Texto proporcionado >>
+ + +

Pero el resultado fue el contrario: todos se sintieron desplazados. La coalición Ensemble, debilitada por la fuga de aliados, apenas controla un tercio de los escaños. La ultraderecha de Marine Le Pen y la izquierda radical de Jean-Luc Mélenchon han aprovechado la crisis para exigir elecciones anticipadas.
El Fondo Monetario Internacional advierte en su último informe de perspectivas globales que la “inestabilidad institucional” se ha convertido en el segundo factor de riesgo para Europa, después de la inflación energética. Francia, Italia y Alemania concentran más del 60 % del endeudamiento público de la eurozona, y cada sacudida política repercute en los mercados de deuda. En París, la desconfianza se traduce en rentabilidades al alza; en Roma, el coste de financiarse vuelve a superar el 4 %. “La política europea vive en modo corto plazo, y los mercados no toleran gobiernos efímeros”, resumía esta semana un analista de Bloomberg.

+ + +

Extracto de datos >>
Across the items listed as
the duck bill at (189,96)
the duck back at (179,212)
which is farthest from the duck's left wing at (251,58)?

+ + +

Tarea solicitada >>
Responde a estas preguntas sobre el texto proporcionado:
(a) ¿Qué parte de los escaños controla la coalición Ensemble?
(b) Según el Fondo Monetario Internacional, ¿qué factor de riesgo para Europa va por delante de la "inestabilidad institucional"?
(c) ¿Qué porcentaje del endeudamiento público de la eurozona concentran Francia, Italia y Alemania?

Respuesta >>
(a) Apenas un tercio de los escaños.
(b) La inflación energética.
(c) Más del 60 %.